The first volume of his tell-all memoir Prison Journal was released this week. Ahead of its release, he did a 90-minute interview with Reuters (nothing with an Australian outlet as yet) where he hinted at financial issues engulfing the Vatican and described the “dark moments” he faced in prison — but he stopped short of conflating the two.
And in an AP review of Prison Journal the theory doesn’t get a mention — time is spent instead on trying to justify the Catholic Church’s response to the child sex abuse crisis.
“If anyone in the mid-’90s knew the extent of the problem, they did not say so publicly, or to me privately,” he wrote. “We thought the Melbourne Response would finish its work in a few years.”
The book describes US President Donald Trump as “our Christian barbarian”, takes a few pot shots at Pope Francis and documents his legal strategy.

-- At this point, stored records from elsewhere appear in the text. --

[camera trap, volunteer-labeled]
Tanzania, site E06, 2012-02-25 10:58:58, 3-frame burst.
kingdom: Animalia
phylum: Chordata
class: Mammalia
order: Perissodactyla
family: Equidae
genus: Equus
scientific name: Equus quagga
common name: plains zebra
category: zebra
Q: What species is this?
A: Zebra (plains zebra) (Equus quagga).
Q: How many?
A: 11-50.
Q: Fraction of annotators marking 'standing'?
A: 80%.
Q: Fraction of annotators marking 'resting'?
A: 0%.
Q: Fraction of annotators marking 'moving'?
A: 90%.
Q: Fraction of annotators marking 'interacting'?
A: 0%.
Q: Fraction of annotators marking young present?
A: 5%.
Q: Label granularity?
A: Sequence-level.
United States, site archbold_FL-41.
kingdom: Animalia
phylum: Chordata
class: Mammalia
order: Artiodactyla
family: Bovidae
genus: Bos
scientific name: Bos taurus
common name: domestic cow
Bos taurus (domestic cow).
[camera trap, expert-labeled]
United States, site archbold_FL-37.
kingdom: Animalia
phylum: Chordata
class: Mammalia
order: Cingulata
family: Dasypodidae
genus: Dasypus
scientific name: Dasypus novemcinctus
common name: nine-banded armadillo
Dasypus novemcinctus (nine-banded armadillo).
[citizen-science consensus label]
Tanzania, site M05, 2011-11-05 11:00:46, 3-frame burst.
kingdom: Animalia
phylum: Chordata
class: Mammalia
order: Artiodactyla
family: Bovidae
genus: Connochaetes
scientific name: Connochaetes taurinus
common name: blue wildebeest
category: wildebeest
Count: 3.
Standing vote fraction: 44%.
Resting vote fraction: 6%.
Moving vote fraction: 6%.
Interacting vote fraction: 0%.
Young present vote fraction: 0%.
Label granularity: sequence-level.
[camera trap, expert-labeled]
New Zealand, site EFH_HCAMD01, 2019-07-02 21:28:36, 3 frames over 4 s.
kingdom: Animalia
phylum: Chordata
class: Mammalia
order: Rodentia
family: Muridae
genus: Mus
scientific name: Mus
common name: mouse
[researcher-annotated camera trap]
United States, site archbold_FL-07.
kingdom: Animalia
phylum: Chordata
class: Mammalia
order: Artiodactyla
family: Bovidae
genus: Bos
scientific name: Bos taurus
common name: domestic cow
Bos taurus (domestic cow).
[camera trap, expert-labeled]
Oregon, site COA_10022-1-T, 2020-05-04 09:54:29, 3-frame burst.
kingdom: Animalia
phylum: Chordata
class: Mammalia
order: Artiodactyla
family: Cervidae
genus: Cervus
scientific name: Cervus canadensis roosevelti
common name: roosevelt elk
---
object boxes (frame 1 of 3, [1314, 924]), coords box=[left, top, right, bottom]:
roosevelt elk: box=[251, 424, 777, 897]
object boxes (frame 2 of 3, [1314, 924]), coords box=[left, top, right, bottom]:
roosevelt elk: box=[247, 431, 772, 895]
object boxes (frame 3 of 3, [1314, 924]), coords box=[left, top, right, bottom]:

No mention still of the conspiracy.
Shifting the blame
Sinister Vatican forces are just the latest to be blamed for Pell’s ordeal.
In his first interview, a week after being released from prison, he spoke to Andrew Bolt, one of his most fervent defenders, and explained the initial conviction was the result of culture wars and hatred of his social conservatism.
“A lot of people don’t like my views,” he said. “I’m a social conservative.
“The culture wars are real.”
Certainly, despite his acquittal, Pell remains a culture war lightning rod, and a man widely despised by many. Don’t be surprised if the PR blitz continues.